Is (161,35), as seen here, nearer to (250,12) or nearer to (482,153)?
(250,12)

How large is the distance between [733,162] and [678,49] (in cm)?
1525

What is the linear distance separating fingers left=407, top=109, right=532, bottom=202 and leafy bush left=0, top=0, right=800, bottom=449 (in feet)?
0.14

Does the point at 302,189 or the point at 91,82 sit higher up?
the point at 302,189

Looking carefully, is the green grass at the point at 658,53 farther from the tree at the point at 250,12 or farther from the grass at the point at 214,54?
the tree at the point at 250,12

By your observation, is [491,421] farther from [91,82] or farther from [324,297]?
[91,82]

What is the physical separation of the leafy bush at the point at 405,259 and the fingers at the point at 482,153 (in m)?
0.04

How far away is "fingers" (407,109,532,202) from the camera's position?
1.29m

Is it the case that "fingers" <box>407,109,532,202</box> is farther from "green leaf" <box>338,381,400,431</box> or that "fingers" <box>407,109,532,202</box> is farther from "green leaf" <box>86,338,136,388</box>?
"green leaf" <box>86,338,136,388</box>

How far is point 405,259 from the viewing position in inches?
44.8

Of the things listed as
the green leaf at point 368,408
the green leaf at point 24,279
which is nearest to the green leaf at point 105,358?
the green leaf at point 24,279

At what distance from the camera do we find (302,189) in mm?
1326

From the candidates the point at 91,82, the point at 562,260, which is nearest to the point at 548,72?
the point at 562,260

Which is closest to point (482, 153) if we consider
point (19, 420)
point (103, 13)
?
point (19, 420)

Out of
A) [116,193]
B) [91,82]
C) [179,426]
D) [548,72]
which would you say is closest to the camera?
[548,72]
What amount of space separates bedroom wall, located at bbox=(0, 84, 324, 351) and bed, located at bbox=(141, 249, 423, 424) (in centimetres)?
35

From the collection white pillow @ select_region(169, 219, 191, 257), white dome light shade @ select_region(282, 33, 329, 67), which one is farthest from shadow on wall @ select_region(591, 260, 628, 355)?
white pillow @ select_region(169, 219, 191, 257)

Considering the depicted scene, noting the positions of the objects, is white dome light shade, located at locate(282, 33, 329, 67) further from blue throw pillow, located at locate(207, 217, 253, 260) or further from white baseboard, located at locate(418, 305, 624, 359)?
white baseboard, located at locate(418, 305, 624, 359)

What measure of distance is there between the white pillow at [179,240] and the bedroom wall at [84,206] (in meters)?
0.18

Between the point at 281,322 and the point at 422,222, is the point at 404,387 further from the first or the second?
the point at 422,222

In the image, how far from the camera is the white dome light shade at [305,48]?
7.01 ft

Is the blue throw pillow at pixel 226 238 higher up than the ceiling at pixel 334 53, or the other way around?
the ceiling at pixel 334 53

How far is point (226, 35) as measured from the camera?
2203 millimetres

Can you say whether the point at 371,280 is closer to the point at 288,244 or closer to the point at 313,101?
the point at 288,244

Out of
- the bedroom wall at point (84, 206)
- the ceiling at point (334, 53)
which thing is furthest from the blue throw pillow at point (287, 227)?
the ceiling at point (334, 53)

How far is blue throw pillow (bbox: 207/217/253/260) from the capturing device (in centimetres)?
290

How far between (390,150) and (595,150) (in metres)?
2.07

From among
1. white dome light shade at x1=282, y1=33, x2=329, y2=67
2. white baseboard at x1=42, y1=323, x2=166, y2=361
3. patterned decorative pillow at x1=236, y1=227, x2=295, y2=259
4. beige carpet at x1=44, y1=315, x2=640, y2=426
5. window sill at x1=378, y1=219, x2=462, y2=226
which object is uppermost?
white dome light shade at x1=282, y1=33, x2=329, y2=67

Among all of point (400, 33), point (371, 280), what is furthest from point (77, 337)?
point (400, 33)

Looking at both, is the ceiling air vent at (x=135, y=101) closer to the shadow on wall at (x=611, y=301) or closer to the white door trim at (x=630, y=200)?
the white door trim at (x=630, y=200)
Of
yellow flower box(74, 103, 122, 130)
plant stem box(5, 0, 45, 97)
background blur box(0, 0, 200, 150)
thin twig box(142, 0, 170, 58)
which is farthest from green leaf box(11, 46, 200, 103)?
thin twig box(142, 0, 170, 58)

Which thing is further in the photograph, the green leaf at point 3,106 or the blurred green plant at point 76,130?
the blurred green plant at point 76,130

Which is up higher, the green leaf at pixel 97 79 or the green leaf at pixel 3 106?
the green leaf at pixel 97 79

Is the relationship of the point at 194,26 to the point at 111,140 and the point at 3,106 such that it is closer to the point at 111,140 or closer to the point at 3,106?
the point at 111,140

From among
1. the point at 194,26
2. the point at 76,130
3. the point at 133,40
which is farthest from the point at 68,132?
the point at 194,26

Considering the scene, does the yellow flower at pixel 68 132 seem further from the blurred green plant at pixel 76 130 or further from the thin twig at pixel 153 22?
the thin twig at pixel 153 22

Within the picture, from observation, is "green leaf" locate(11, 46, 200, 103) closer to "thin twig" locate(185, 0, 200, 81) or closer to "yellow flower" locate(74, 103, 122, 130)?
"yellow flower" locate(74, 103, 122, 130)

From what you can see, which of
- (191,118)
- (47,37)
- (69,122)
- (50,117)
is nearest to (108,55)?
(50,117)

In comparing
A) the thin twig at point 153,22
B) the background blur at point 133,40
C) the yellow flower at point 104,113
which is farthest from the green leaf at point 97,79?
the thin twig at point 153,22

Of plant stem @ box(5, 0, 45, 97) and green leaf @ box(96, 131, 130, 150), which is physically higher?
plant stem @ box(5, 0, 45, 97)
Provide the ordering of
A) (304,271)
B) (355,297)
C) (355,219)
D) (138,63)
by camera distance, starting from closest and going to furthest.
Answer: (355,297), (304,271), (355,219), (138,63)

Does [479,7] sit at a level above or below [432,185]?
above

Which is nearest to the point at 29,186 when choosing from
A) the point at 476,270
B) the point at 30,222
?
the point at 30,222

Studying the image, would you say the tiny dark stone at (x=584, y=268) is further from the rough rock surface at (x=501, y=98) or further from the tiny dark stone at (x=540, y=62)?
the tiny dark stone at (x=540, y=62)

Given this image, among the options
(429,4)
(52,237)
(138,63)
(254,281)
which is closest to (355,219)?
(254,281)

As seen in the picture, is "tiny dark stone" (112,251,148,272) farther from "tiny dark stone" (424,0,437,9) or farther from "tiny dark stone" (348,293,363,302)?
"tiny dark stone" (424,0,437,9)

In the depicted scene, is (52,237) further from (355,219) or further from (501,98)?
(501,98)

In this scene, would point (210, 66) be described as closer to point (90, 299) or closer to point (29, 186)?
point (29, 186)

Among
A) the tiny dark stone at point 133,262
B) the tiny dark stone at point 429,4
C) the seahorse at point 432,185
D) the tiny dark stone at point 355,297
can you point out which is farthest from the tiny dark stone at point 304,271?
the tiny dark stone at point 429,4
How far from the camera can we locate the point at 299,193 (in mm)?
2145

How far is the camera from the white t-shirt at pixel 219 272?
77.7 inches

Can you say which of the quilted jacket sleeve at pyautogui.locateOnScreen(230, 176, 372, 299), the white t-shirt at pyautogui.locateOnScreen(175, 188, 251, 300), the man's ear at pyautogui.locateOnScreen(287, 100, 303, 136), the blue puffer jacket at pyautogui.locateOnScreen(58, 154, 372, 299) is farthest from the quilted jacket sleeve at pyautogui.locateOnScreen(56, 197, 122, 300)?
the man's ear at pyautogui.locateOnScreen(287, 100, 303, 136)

----------------------------------------

● EXERCISE GOAL
Rewrite the lines starting at the line containing "How far from the camera can" and ending at the line containing "77.7 inches". Include every line in full, and shift each distance given in the answers up by 78.

● ANSWER TO THIS TASK
How far from the camera can we locate the point at 299,193 (in mm)?
2223

How far is the camera from the white t-shirt at pixel 219 272?
155.7 inches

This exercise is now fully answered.